An II : se rendre visible

Le Pacte du pouvoir de vivre avance donc pas à pas. Aujourd’hui, ce sont les élections Municipales qui occupent l’espace avec une dizaine de propositions faites aux futurs Maires. Mais personne ne se cache l’échéance de 2022. Pour influer sur la campagne présidentielle, il faudra encore progresser sur le fond et sur la visibilité du Pacte. La rencontre avec Édouard Philippe a fait long feu. Les représentants du Pacte devaient rencontrer plusieurs ministres. Quatre ont suivi (Julien Denormandie, Jacqueline Gourault, Elizabeth Borne et Gabriel Attal) mais « ça ne suffit pas », estime Claire Hédon, présidente d’ATD-Quart monde, d’autant que le patron de Bercy, Bruno Lemaire, fait partie des grands absents de la liste.
Le début d’un budget de fonctionnement pour le Pacte devrait permettre d’affiner l’expertise commune en faisant appel aux chercheurs, mais aussi pour travailler à la visibilité du collectif. Mais là encore, pas question de se brûler les ailes. « C’est une visibilité en profondeur, sur les territoires, que nous visons, explique Laurent Berger. Cette visibilité repose dans notre capacité à porter des propositions communes. Nous sommes un collectif d’entités qui avons nos propres sujets à porter. Nous ne sommes pas un cartel figé. »

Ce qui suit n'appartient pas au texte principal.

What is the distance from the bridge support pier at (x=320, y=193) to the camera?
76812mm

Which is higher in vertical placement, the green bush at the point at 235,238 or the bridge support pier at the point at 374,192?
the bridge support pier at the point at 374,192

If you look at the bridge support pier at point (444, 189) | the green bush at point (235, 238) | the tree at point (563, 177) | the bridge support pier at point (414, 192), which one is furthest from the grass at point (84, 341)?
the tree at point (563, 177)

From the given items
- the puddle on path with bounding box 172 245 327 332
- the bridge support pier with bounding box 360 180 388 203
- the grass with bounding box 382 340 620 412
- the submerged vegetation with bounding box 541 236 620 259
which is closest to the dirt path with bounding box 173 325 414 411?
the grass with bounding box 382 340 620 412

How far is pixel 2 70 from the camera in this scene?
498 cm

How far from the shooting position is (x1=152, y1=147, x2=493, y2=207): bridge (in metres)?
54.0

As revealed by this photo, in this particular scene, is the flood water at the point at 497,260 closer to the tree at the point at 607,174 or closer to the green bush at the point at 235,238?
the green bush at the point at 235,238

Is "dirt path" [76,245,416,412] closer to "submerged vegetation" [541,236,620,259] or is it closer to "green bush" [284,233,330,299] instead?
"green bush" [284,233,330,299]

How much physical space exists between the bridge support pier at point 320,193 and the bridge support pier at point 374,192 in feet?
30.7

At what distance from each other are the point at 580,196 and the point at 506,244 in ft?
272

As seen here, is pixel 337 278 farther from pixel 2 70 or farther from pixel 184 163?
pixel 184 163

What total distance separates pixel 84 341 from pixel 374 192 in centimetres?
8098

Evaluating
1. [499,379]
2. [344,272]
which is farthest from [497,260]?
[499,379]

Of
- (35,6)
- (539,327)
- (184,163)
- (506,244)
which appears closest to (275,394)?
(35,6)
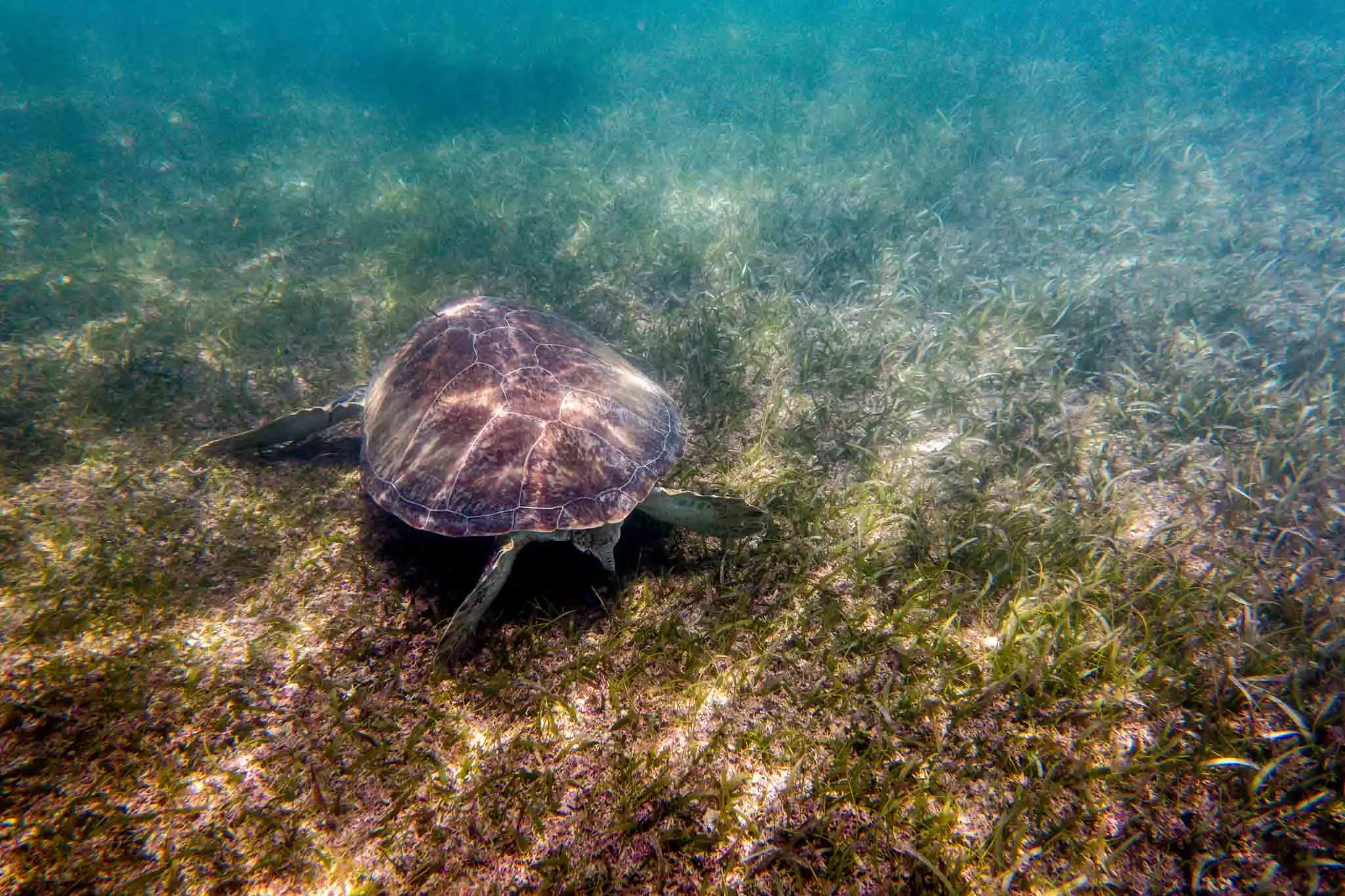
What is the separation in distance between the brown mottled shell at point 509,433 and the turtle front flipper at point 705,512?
159mm

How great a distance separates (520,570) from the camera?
133 inches

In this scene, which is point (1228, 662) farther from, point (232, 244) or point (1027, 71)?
point (1027, 71)

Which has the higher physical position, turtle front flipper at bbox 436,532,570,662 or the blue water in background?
the blue water in background

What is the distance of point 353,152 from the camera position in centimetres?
1202

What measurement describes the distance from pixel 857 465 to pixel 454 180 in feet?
34.4

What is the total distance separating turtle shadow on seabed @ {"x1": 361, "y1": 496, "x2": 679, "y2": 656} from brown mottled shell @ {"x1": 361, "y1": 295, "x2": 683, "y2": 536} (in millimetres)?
474

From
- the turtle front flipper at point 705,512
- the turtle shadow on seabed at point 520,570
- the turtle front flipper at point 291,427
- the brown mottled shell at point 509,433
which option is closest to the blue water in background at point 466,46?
the turtle front flipper at point 291,427

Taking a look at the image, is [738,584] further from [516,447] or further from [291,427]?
[291,427]

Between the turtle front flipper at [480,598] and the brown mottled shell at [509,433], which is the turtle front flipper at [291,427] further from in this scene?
the turtle front flipper at [480,598]

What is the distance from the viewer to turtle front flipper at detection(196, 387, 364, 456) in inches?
162

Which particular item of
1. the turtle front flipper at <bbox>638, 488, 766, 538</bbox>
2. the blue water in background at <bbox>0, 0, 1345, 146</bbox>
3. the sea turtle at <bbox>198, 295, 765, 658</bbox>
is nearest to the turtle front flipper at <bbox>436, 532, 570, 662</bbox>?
the sea turtle at <bbox>198, 295, 765, 658</bbox>

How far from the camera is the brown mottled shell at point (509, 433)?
294cm

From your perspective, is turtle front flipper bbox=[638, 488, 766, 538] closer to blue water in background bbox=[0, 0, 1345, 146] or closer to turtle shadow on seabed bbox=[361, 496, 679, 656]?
turtle shadow on seabed bbox=[361, 496, 679, 656]

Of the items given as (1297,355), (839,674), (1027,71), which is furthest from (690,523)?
(1027,71)
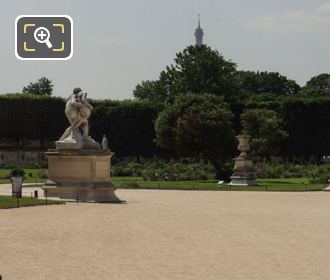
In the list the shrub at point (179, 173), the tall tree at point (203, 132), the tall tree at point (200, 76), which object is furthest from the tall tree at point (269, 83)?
the shrub at point (179, 173)

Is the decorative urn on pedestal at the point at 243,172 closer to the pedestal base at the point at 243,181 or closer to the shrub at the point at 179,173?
the pedestal base at the point at 243,181

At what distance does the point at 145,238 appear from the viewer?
14961 mm

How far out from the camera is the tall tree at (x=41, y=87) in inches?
4577

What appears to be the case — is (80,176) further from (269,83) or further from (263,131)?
(269,83)

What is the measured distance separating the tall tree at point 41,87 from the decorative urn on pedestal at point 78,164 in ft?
290

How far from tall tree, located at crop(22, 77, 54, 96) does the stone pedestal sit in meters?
88.6

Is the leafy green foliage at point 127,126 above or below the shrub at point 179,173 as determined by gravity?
above

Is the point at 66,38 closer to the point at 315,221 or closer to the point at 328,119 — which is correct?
the point at 315,221

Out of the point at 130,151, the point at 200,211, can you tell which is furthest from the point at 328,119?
the point at 200,211

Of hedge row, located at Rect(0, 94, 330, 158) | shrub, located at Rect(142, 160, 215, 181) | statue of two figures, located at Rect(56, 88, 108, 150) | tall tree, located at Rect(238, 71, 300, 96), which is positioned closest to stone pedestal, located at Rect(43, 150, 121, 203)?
statue of two figures, located at Rect(56, 88, 108, 150)

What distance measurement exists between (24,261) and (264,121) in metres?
50.5

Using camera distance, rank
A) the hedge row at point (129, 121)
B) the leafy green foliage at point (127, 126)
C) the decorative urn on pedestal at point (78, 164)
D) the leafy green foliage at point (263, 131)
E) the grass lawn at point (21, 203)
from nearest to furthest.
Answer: the grass lawn at point (21, 203)
the decorative urn on pedestal at point (78, 164)
the leafy green foliage at point (263, 131)
the hedge row at point (129, 121)
the leafy green foliage at point (127, 126)

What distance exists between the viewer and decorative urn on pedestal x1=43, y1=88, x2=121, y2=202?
28.2 metres

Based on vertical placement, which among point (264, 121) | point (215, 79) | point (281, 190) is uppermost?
point (215, 79)
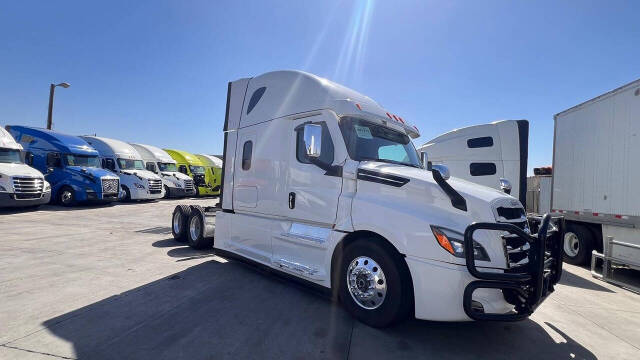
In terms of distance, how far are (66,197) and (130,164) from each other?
4.42 meters

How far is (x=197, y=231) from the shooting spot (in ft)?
24.0

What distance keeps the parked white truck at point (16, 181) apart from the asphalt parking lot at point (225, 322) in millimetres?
8019

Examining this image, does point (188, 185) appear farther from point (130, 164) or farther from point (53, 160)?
point (53, 160)

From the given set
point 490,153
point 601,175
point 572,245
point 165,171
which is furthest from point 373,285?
point 165,171

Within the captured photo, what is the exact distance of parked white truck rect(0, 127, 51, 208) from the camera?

1. Le Jour du dérèglement est à distinguer du Jour du dépassement qui marque la date où l’humanité a dépensé la totalité des ressources que la Terre peut générer en une année.

A l’origine du Pacte du pouvoir de vivre
En plein crise des Gilets jaunes, Emmanuel Macron annonce l’organisation du Grand-débat. En janvier 2019, un groupe d’associations, mutuelles, syndicats s’interrogent sur leur positionnement. Faut-il participer ? Si oui, de quelle manière ? Comment impliquer les militants ? Ces structures se connaissent déjà. La plupart avaient initié un plaidoyer commun à la suite des attentats de décembre 2015. Elles avaient signé une tribune commune « Faire vivre les places de la République » * en janvier 2016. D’autres textes avaient suivi, mais le collectif avait fait long feu.
La dynamique reprend donc, poussée par le Grand débat et un constat partagé : « depuis 2017, nous nous sentons moins écoutés et entendus par le gouvernement, il y a peu de concertation et beaucoup moins de travail en commun », rappelle Christophe Dague. Décision est donc prise de relancer ce collectif avec un objectif en tête : sortir de l’incantation et travailler des propositions concrètes qui répondent au double enjeu de la transition écologique et de la justice sociale. 19 organisations signerons le Pacte le 5 mars.
*ATD Quart-monde, CFDT, CFTC, Fage, Fédération des acteurs de la solidarité, Fondation pour la Nature et l’Homme, France Nature Environnement, France Terre d’Asile, Le Mouvement associatif, Le Pacte civique, Les Francas, Ligue de l’enseignement, la Mutualité française, Unsa, WWF.